Une parole pour les ouvriers du Seigneur

ME 1894 page 116

 

J'ai eu le privilège, il y a quelques années, d'assister à une entrevue qu'un évangéliste eut avec un vénéré serviteur du Seigneur Jésus Christ. En vue de tous nos compagnons d'oeuvre dans le vaste champ de la moisson qui liraient ces lignes, je rapporterai les dernières paroles échangées dans cette heure pleine d'intérêt.

Avant de prendre congé du vieux serviteur de Dieu, et après lui avoir exprimé son plaisir d'avoir fait sa connaissance, l'évangéliste lui adressa une requête à peu près en ces termes: «Nous venons de nous rencontrer pour la première et peut-être pour la dernière fois. Vous avez travaillé depuis de longues années dans la vigne du Seigneur, et vous approchez du terme de votre pèlerinage et de votre service. Vous avez une beaucoup plus grande expérience que moi, qui viens seulement de débuter dans l'oeuvre. Oserai-je vous demander une devise qui pourrait m'aider dans mon labeur, si le Seigneur trouve bon de prolonger mon service ici-bas?»

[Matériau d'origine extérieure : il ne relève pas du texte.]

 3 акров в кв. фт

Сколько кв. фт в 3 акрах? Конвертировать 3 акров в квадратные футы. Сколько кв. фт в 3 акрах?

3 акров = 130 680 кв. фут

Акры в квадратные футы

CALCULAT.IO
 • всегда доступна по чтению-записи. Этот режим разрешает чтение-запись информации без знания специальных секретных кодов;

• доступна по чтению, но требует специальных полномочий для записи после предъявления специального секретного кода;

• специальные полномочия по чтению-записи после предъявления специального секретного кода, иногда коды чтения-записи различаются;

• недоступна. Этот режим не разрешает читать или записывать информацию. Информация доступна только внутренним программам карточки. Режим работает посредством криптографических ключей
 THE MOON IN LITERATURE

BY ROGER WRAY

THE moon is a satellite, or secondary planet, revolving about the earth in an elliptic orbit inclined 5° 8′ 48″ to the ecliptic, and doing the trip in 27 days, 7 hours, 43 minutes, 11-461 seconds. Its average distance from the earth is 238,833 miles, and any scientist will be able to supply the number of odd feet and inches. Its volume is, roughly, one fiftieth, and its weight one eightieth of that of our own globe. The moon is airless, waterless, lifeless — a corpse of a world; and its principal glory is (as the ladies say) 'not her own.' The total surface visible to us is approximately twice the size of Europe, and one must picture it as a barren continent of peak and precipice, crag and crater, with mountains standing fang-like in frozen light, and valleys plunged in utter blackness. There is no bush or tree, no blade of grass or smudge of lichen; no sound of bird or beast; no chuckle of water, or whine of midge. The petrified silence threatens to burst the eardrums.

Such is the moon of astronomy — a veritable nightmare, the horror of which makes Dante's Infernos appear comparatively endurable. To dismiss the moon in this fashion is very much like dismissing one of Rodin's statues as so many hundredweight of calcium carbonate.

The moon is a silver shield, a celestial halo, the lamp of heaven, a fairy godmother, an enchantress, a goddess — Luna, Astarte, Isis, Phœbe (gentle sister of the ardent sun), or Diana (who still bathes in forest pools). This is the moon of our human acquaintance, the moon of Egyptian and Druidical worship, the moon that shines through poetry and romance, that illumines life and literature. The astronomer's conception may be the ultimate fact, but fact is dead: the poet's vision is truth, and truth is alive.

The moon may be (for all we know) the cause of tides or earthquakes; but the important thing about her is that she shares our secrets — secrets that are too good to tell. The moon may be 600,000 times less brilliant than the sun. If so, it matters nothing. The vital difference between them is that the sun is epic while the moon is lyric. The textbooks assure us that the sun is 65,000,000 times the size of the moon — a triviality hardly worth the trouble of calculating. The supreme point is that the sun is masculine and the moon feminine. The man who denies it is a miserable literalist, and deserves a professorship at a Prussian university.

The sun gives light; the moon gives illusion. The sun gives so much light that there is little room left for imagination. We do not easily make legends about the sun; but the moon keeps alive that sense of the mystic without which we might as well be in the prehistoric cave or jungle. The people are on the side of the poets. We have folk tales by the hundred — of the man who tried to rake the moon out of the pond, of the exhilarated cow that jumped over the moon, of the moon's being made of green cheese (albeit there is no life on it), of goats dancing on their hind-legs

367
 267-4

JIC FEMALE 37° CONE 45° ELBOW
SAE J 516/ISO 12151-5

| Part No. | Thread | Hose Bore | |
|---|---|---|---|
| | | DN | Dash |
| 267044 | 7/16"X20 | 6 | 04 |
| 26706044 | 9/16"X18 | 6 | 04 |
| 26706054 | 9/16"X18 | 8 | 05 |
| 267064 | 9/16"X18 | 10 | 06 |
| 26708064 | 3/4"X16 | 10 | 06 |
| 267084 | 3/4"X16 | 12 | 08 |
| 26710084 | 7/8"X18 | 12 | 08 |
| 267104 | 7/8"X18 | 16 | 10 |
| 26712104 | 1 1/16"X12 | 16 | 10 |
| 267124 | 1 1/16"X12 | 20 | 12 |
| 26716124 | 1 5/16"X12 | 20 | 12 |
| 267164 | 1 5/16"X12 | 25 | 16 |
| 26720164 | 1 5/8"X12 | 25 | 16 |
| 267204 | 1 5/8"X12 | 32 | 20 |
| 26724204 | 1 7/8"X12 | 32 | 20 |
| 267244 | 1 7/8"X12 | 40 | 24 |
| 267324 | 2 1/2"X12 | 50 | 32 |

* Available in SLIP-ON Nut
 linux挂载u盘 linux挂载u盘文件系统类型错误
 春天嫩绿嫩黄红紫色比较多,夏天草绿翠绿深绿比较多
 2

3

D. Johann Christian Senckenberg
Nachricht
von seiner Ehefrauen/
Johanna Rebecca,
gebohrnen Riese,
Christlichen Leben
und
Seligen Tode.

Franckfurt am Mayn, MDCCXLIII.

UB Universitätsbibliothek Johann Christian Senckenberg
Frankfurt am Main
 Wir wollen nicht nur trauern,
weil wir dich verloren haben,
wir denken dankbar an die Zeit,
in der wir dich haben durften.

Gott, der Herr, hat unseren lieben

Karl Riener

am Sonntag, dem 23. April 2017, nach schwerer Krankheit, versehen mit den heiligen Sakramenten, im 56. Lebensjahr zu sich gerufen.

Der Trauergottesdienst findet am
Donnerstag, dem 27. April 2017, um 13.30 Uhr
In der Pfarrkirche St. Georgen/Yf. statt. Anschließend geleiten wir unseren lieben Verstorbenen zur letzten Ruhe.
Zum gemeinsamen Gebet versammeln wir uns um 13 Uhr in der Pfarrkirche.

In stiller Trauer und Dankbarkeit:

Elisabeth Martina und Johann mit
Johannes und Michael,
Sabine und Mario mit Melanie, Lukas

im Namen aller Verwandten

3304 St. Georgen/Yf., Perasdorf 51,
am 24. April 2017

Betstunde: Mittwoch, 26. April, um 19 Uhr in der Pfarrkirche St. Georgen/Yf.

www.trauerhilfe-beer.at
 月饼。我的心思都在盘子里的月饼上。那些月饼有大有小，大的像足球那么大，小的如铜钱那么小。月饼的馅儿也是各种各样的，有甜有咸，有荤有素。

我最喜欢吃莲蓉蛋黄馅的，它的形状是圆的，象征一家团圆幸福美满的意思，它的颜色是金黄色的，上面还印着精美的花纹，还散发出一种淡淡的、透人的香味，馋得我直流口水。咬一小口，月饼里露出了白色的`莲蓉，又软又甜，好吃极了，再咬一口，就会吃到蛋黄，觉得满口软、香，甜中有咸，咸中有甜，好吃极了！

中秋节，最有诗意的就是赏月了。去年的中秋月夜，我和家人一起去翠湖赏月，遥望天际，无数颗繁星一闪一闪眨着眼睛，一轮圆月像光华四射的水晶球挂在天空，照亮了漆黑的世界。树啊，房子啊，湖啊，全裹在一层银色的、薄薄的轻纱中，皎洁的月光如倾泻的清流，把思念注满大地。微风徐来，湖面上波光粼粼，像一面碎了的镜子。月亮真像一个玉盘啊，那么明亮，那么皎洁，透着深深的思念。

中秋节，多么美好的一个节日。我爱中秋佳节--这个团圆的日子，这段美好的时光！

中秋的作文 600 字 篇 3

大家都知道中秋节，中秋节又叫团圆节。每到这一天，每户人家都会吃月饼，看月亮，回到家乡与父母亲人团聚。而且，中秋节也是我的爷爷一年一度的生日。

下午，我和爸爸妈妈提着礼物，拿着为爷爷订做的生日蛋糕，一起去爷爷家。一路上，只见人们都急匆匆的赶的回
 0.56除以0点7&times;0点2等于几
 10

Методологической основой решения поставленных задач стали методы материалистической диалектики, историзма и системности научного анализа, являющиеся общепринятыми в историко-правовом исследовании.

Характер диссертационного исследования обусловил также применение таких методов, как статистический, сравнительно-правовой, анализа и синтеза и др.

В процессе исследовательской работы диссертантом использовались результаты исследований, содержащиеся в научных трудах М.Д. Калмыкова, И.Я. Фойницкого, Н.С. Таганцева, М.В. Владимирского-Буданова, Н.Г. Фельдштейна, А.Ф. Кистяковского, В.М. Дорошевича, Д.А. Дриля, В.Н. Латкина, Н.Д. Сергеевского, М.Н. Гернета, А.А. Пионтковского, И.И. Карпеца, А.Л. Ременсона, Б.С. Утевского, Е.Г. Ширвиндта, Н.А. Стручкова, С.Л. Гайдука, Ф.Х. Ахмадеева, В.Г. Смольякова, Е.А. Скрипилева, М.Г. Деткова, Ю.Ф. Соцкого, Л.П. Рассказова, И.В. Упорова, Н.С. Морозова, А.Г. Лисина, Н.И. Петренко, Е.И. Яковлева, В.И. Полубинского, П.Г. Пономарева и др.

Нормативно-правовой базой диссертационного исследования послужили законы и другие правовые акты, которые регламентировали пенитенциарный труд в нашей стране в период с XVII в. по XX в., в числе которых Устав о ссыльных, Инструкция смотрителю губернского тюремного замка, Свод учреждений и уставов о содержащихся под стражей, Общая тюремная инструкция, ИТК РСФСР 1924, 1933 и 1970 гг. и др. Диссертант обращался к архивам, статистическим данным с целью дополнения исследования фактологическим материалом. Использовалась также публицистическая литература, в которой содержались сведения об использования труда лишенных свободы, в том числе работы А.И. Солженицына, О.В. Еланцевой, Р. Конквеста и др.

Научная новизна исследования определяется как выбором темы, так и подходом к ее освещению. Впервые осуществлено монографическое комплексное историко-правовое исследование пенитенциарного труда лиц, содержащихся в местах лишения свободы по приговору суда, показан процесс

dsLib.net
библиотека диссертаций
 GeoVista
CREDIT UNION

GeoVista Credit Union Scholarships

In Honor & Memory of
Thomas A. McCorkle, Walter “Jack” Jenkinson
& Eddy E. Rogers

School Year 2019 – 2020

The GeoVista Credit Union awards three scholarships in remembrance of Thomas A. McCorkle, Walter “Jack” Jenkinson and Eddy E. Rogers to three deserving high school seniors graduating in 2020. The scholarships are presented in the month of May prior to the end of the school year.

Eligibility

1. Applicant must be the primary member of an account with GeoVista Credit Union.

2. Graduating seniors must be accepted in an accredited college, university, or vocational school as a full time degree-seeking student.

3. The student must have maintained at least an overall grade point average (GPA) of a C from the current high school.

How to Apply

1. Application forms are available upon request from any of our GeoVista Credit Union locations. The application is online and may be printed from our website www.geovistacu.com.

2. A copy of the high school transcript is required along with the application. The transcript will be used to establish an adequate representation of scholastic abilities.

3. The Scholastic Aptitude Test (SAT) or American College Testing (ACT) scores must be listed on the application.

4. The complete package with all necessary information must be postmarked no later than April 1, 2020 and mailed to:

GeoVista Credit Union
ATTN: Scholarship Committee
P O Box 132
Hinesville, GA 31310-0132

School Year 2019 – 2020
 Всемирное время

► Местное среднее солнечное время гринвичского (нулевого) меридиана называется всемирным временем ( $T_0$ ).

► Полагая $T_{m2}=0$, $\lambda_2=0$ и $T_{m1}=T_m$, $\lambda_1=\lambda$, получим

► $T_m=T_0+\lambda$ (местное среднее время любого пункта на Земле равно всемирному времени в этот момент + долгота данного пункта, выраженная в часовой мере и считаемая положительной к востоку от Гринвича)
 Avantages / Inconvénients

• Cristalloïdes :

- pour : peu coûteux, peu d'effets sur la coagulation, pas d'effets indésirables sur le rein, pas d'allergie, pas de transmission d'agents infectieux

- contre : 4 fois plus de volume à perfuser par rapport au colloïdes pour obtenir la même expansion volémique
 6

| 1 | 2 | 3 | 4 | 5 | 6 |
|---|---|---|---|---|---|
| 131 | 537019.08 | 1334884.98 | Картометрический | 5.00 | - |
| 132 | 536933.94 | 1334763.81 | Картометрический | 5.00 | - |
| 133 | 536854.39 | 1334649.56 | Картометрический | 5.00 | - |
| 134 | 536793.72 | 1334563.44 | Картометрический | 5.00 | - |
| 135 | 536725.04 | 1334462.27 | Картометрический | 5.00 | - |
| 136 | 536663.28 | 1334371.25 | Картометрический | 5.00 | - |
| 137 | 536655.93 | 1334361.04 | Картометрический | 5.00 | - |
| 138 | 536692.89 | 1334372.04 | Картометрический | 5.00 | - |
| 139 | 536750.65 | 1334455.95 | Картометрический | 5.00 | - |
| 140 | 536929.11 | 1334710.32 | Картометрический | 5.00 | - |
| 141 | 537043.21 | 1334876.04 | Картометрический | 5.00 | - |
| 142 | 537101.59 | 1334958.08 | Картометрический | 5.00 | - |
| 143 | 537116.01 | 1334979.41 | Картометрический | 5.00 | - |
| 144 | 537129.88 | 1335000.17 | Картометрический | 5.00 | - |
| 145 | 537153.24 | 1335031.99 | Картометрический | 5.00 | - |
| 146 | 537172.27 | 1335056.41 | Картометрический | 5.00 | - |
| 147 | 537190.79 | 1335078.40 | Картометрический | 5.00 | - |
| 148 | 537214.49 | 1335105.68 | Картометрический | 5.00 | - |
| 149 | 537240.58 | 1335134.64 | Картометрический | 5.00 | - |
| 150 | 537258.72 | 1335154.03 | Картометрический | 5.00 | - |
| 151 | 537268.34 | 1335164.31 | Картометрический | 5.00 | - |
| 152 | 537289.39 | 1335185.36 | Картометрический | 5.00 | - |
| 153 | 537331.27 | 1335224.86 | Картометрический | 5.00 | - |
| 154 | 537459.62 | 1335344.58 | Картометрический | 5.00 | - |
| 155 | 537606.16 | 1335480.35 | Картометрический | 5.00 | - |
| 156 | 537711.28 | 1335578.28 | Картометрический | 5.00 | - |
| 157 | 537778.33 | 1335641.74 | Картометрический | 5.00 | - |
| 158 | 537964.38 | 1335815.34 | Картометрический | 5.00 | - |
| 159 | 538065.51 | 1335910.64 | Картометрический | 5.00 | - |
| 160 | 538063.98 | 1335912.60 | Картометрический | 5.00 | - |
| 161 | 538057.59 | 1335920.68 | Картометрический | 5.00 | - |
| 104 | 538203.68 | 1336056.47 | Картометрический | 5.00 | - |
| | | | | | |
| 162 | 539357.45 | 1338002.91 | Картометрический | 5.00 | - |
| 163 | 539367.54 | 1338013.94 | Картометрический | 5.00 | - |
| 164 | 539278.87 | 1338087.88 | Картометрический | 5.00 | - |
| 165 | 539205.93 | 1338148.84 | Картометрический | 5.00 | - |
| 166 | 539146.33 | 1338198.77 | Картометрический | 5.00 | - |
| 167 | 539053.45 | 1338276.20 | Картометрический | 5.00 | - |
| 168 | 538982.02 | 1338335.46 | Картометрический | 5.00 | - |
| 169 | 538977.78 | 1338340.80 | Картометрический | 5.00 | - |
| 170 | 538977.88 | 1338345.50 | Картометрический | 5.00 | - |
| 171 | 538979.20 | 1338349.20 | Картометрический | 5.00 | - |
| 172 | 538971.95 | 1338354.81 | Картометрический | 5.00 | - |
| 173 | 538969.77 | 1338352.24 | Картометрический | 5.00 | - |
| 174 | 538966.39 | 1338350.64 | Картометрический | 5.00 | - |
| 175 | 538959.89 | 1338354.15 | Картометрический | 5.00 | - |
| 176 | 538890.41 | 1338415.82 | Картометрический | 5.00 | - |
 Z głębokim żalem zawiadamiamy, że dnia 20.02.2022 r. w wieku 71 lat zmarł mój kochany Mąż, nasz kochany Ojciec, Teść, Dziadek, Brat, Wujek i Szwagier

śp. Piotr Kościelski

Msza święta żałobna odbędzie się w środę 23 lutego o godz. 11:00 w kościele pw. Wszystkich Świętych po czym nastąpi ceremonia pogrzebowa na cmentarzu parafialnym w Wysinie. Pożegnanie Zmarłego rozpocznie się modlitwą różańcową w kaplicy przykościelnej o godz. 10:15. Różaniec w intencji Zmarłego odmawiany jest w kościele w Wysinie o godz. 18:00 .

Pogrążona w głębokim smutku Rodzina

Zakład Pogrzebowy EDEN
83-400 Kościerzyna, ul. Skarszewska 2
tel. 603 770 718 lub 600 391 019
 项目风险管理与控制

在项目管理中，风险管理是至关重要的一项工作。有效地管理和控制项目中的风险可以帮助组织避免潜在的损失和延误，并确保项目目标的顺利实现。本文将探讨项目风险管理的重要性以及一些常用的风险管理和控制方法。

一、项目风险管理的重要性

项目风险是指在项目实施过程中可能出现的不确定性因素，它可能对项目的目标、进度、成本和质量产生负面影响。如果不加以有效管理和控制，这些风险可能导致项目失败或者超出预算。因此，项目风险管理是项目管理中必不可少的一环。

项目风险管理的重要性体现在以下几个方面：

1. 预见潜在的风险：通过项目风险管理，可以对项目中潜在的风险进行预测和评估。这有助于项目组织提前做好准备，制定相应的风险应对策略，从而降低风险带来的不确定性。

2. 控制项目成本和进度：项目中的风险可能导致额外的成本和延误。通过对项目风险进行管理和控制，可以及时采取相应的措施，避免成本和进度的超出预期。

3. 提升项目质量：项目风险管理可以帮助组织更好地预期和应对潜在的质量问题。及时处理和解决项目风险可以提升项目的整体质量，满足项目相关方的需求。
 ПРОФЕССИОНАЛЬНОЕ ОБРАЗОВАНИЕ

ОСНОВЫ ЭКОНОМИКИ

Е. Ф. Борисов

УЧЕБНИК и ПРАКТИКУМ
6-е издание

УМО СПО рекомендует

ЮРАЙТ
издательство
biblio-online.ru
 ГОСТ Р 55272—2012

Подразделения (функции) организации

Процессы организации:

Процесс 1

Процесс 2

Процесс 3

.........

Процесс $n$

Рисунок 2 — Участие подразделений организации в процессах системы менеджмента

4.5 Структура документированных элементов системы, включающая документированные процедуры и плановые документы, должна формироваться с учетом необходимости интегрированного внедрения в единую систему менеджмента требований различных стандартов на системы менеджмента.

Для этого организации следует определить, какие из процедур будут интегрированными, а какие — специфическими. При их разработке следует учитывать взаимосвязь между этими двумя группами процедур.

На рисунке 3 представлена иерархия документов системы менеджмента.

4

Une devise! Plusieurs de ceux qui lisent ces paroles seraient peut-être disposés à reprocher à l'évangéliste de montrer peu de spiritualité, en demandant à un homme une devise, lorsqu'il avait la parole de Dieu. Mais je n'oublierai jamais la réponse qui sortit des lèvres du vieillard, réponse pleine de grâce et allant au coeur; je me souviendrai toujours de l'onction et de la puissance avec lesquelles il prononça ces paroles: «En premier lieu, cherchez à produire dans la conscience de tous vos auditeurs un profond sentiment du péché et de haine contre lui; et, ensuite, lorsqu'ils ont cru l'évangile, cherchez à produire dans les coeurs de tous ceux qui ont cru un vrai et sincère amour pour la Personne de leur Sauveur».

Puissent tous ceux à qui Dieu a donné de s'occuper, en quelque mesure, de présenter l'Evangile, peser soigneusement ces sérieuses paroles.

Un sérieux et profond travail de conscience est grandement nécessaire dans nos jours de légèreté et d'indifférence. N'affaiblissons jamais la gravité du péché en nous efforçant de rendre l'Evangile simple; ne manquons jamais d'insister sur la nécessité d'une réelle et sérieuse repentance envers Dieu. Et ensuite, cultivons toujours, tant en nous-mêmes que dans chaque nouveau converti, une affection sincère pour la Personne de Christ, affection qui se manifestera par une obéissance prompte et sans réserve. «Si vous m'aimez, gardez mes commandements», a dit le Sauveur. Faire sa volonté, coûte que coûte, est la preuve de notre affection pour lui, de même que l'amour pour sa Personne est le motif puissant et la source de toute obéissance. «Pourquoi m'appelez-vous Seigneur, Seigneur, et ne faites-vous pas ce que je dis?» Le Seigneur refuse la fidélité apparente d'un coeur désobéissant.